## GIVEN MATERIAL
☆ ☆ ☆ ☆

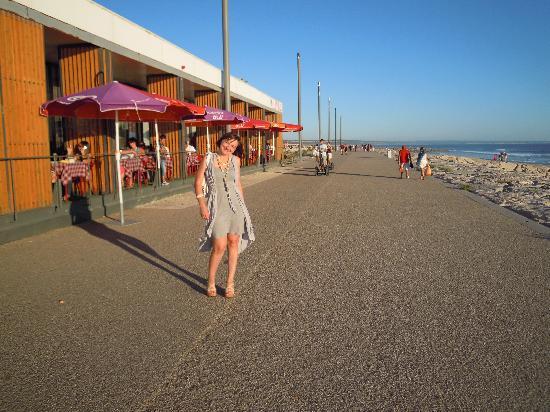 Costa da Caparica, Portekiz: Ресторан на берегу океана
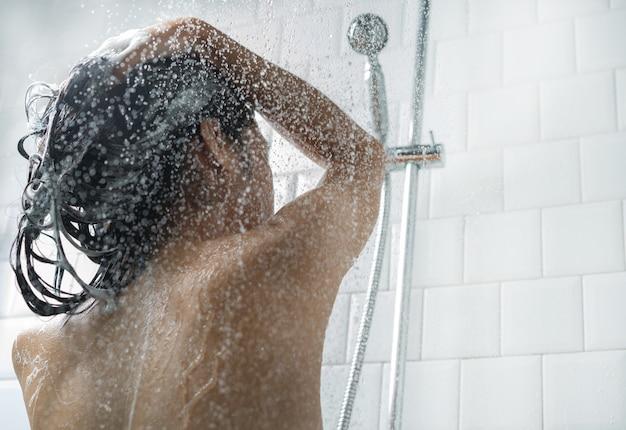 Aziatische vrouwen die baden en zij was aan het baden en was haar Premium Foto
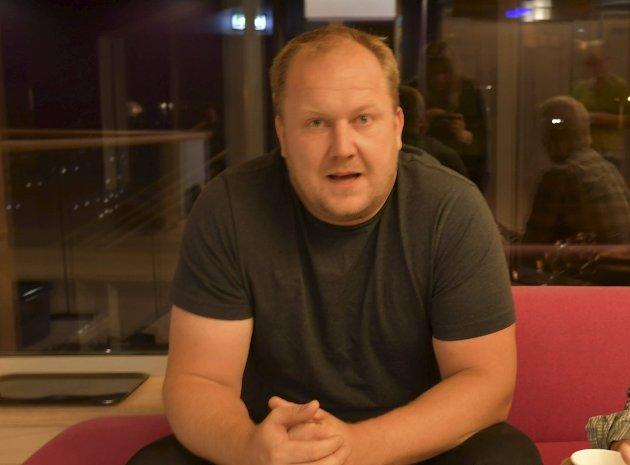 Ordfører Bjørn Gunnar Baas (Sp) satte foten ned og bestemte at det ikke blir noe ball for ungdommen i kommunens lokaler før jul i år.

☆ ☆ ☆ ☆

## TASK GOAL
Restate all the material verbatim; omit every picture.

## ANSWER SECTION
 Costa da Caparica, Portekiz: Ресторан на берегу океана
 Aziatische vrouwen die baden en zij was aan het baden en was haar Premium Foto
 Ordfører Bjørn Gunnar Baas (Sp) satte foten ned og bestemte at det ikke blir noe ball for ungdommen i kommunens lokaler før jul i år.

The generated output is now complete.